In some ways, nothing has changed: the banks of the Avon opposite The Strip.

So much had gone – the old Zetland Hotel, Fail’s Café [more recently the Vault], the buildings that housed the Bog and the Trocadero, the Whitcoulls building, Shades Arcades, Guthrie’s Arcade – but at least things had been tidied up. And the containers of the pop-up shops are truly amazing. The Mall was thronged with people, the shops were buzzing with activity. I have not seen so many people in Cashel Mall for years! A completely different shopping precinct has grown up, cobbled together out of old containers and bits and pieces. Whoever put it together deserves to be promoted to Admiral and given a pint of Guinness at the very least. Unlike their monolithic predecessor, the little shops are set out in a series of lanes , alleys and small open spaces that form an intricate an interesting complex that people can explore. And people love exploring.
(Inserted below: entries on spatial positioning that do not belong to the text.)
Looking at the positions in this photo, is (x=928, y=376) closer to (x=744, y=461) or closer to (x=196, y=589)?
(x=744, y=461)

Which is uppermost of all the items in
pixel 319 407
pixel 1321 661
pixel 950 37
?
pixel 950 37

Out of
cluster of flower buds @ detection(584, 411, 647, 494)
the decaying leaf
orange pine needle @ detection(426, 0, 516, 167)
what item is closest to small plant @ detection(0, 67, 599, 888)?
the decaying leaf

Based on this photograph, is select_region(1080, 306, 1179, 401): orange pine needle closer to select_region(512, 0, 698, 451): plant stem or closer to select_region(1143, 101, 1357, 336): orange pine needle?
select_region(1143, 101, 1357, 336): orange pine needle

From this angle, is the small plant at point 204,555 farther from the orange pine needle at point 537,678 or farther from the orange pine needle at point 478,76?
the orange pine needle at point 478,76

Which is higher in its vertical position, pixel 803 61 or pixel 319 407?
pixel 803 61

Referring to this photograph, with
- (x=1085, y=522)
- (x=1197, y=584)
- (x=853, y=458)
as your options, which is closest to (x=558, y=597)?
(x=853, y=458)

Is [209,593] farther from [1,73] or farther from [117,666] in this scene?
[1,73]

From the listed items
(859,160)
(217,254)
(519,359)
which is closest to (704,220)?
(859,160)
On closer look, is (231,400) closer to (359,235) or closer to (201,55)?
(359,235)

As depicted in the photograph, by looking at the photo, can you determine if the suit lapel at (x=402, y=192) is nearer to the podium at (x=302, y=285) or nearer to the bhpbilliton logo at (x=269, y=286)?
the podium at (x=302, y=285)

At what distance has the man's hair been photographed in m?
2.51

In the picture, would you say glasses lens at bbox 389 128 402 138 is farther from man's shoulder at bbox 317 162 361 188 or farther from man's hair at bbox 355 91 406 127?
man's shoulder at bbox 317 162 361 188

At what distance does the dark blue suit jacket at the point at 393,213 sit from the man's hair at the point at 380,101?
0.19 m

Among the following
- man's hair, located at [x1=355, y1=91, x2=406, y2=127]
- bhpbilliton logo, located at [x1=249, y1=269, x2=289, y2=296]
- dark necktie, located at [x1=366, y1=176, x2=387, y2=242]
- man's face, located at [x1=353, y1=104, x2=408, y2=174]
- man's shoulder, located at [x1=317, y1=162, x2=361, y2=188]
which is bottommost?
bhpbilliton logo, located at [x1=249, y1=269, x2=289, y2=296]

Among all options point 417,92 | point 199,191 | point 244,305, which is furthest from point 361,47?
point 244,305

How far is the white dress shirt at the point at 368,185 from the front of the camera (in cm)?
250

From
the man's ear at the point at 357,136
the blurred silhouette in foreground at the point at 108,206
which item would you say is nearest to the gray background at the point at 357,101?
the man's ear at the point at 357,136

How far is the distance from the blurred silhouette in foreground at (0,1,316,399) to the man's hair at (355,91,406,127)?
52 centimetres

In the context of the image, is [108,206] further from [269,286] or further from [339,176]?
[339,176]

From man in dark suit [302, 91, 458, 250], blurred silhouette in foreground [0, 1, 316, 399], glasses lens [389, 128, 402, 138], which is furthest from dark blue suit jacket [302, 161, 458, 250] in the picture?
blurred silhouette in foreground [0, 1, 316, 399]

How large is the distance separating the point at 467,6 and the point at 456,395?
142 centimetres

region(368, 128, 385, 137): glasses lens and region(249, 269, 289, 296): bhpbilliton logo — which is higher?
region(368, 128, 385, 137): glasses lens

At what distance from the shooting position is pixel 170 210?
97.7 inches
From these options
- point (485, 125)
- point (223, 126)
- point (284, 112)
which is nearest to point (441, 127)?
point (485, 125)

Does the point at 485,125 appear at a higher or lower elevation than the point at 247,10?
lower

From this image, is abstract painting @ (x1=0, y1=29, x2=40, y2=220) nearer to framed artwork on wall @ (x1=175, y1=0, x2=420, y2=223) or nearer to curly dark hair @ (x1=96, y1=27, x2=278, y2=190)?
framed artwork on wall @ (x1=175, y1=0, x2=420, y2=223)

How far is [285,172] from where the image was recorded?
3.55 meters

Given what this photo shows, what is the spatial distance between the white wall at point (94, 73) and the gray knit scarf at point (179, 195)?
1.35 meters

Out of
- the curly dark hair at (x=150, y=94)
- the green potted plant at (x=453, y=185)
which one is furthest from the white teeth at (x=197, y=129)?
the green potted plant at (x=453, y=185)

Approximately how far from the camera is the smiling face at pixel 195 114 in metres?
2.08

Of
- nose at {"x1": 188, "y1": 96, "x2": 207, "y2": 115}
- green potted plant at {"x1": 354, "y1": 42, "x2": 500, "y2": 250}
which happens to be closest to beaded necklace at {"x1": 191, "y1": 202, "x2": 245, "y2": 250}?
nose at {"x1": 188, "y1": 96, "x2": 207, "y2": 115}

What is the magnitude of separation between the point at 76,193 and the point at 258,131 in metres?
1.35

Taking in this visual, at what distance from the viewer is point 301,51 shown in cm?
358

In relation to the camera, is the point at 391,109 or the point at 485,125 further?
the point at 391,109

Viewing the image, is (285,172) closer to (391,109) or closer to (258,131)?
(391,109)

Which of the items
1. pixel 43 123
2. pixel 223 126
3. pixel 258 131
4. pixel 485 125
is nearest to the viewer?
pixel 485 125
Or perhaps not; metal monsters devour the old Bangalore Polo Club.

Christchurch Resurgent [1].

Saturday 29th October 2011.

The City Mall re-opens today.

Or, perhaps more accurately, the stretch of road from the Bridge of Remembrance to Colombo Street that once we knew as City Mall is now accessible by the citizenry of Christchurch, having been off-limits since the February earthquake. It has been tidied up, almost all the buildings along its extent razed, and a whole series of especially modified containers and temporary structures thrown up to house shops and cafés. This is the first part of what was the Central Business District, and the Bailiwick of the Town Crier, that has become available to foot traffic once more.

Accordingly, the City of Christchurch Town Crier has been recalled from limbo to resume duty.
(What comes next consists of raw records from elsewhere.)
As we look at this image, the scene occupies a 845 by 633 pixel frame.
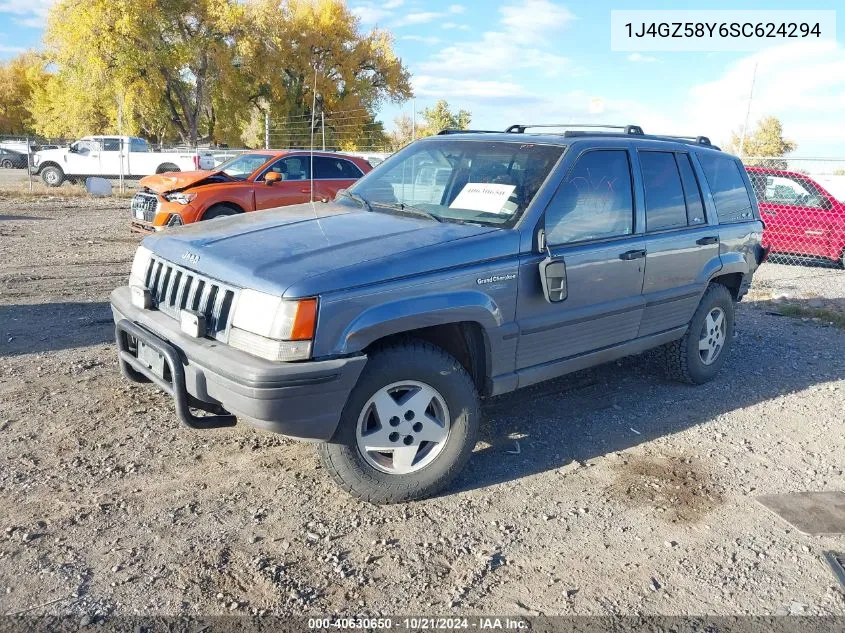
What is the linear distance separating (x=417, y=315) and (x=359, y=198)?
155cm

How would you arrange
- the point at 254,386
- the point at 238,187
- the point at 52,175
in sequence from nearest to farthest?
the point at 254,386
the point at 238,187
the point at 52,175

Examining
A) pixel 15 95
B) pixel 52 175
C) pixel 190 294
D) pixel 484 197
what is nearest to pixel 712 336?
pixel 484 197

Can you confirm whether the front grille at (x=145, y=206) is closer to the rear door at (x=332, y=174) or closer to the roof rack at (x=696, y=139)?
the rear door at (x=332, y=174)

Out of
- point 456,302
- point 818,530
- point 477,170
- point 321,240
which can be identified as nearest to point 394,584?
point 456,302

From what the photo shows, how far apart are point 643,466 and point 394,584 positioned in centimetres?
185

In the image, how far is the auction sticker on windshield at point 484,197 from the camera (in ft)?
13.2

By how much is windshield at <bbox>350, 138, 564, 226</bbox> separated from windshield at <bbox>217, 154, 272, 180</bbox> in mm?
6909

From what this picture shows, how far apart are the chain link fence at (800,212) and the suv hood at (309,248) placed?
9353mm

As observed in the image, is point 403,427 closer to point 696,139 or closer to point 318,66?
point 696,139

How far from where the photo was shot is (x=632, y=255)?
4.48 meters

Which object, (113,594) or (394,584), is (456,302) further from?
(113,594)

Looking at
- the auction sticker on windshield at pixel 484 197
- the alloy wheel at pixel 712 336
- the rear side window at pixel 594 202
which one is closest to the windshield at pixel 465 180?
the auction sticker on windshield at pixel 484 197

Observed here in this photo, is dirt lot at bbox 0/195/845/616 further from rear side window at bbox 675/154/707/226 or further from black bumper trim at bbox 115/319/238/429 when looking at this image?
rear side window at bbox 675/154/707/226

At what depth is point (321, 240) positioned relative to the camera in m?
3.58
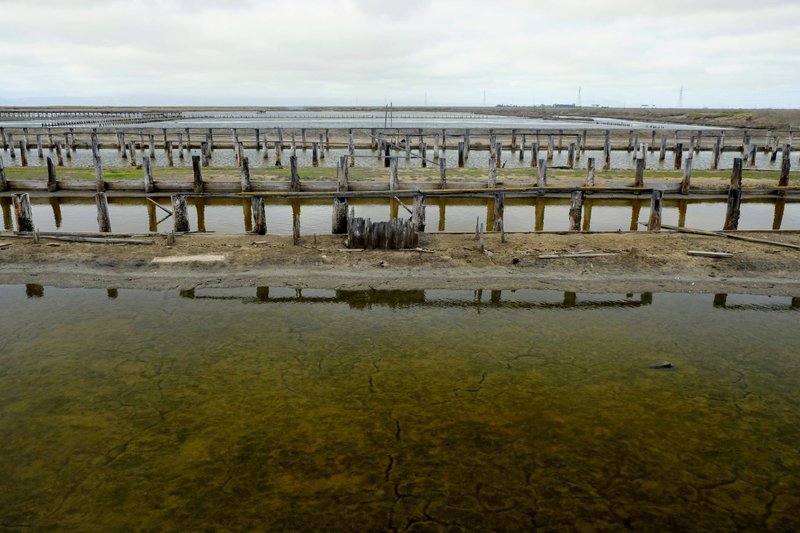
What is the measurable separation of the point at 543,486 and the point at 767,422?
388 centimetres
Tomorrow morning, therefore, I shall don my red jacket and tricorne hat and sally forth to – what? I have no idea really. From what I have been able to glimpse through the fences and barricades there is precious little that remains of the City that I walked this time last year, and we still cannot get to Cathedral Square. Access can be had from Montreal Street along the river, down Hereford Street and along Worcester Boulevard. The Hereford Street Bridge is open and from there we can get to Oxford Terrace and Cashel Mall and Litchfield Street, but where else we can go I have yet to discover.

I have considerable misgivings about returning to what, for want of a better word, I shall call the City. It is not what I understand the City to be, and certainly not what I remember it to be, but that aside I am deeply concerned about what I am going to see. Everything that I identified with in the City of Christchurch – the Cathedral, the Provincial Council Chambers, Our City, the Arts Centre, Warners Hotel – are open spaces, piles of rubble, or are still fenced off. If these are not part of my experience any more, am I still experiencing the City of Christchurch?
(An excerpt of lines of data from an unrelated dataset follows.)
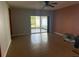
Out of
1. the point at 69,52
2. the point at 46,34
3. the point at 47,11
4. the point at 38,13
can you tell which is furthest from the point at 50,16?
the point at 69,52

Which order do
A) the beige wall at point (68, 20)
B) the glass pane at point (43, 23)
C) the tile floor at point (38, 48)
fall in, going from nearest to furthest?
the beige wall at point (68, 20) → the glass pane at point (43, 23) → the tile floor at point (38, 48)

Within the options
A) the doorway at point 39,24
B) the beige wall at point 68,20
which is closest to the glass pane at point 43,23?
the doorway at point 39,24

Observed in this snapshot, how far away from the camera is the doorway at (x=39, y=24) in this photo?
88.4 inches

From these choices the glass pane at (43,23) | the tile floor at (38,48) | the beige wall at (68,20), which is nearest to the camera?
the beige wall at (68,20)

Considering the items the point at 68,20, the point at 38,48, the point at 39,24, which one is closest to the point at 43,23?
the point at 39,24

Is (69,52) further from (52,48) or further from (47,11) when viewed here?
(47,11)

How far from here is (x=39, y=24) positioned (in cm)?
224

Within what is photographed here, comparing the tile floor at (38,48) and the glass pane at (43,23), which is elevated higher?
the glass pane at (43,23)

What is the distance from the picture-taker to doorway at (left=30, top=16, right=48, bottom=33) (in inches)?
88.4

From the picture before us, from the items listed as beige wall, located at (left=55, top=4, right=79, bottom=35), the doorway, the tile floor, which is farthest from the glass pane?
the tile floor

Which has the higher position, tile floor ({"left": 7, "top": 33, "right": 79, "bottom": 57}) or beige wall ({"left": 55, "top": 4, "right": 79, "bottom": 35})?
beige wall ({"left": 55, "top": 4, "right": 79, "bottom": 35})

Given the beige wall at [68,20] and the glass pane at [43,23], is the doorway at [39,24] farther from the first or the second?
the beige wall at [68,20]

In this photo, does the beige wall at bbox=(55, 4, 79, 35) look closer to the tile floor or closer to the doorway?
the doorway

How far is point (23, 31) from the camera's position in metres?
2.48
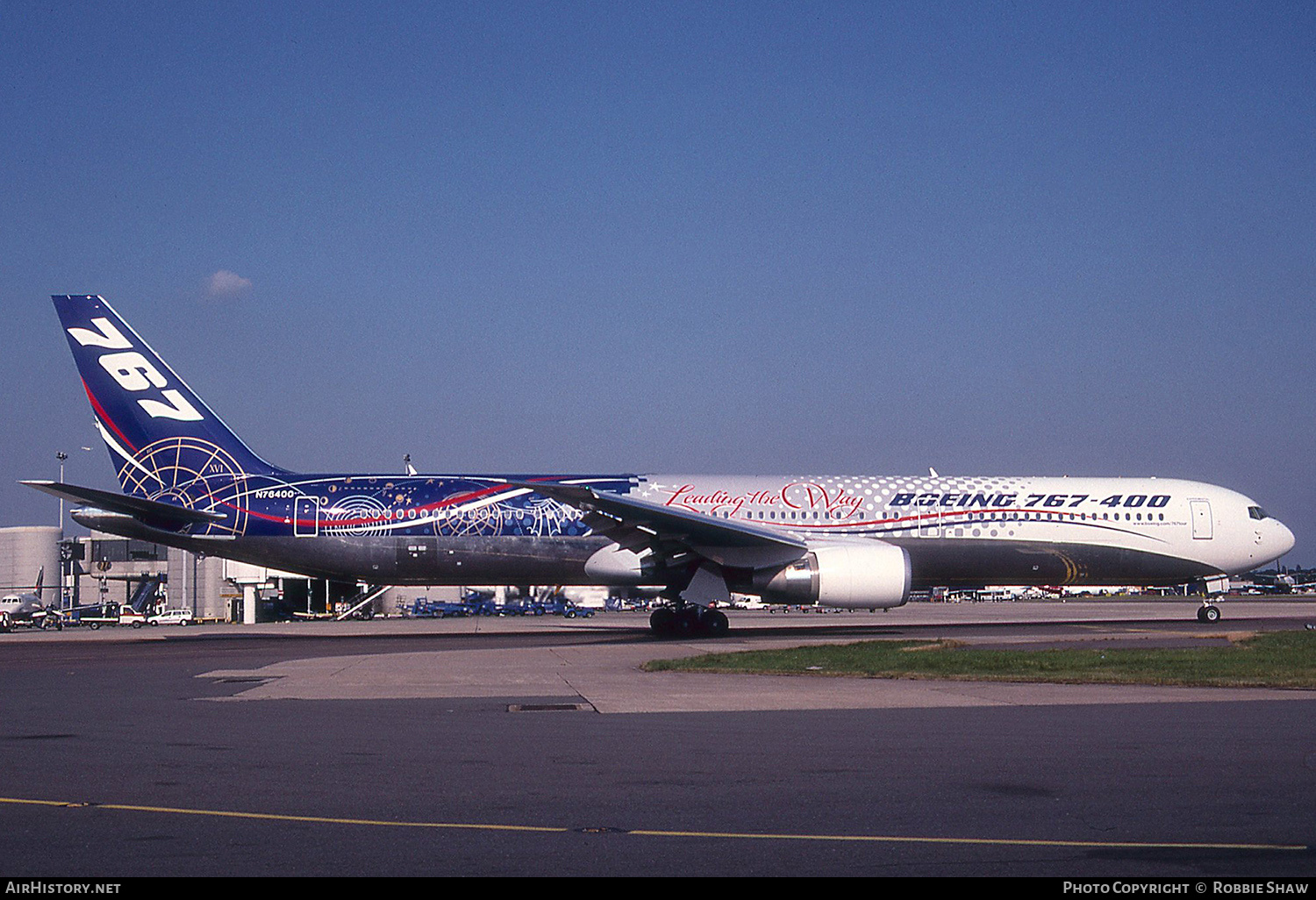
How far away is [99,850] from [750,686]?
8767 millimetres

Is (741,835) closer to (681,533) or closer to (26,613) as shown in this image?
(681,533)

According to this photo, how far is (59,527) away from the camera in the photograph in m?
66.2

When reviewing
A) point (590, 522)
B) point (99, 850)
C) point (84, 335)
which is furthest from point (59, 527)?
point (99, 850)

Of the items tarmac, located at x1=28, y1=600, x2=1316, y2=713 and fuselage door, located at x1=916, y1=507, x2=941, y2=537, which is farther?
fuselage door, located at x1=916, y1=507, x2=941, y2=537

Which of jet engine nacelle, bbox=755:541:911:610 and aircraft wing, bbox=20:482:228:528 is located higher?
aircraft wing, bbox=20:482:228:528

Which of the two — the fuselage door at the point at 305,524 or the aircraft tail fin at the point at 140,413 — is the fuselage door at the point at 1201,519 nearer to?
the fuselage door at the point at 305,524

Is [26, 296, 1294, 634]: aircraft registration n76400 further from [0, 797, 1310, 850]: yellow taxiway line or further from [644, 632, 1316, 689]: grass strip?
[0, 797, 1310, 850]: yellow taxiway line

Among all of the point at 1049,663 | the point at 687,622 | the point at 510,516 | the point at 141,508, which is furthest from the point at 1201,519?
the point at 141,508

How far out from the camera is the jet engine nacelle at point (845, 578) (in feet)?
72.9

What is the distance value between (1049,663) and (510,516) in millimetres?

Further, I am now in a different reality to the one that I occupied on the morning of 22nd February last. The whole world changed then. All the infrastructures, routines and realities disappeared. Over the last eight months I have spent most of my time at home here in our little cottage in the Avon Loop, and I have just begun to adjust to this strange new reality that has been imposed upon us. I have been able to do that because the centre of this new reality has been, for me, our little oasis of familiarity. Our cottage emerged almost unscathed from the shaking that has brought devastation all about us, and having this core of normality, with Ruth beside me and our friend Bentley somewhere underfoot, has enabled me to reach outwards to accept and accommodate this new existence. And now I must cast that aside for yet another new reality, a reality that is different again and which may be subject to change at a second’s notice. I find this deeply disturbing, but I shall venture forth tomorrow and see what is out there. Only then will I discover if I am able to live there.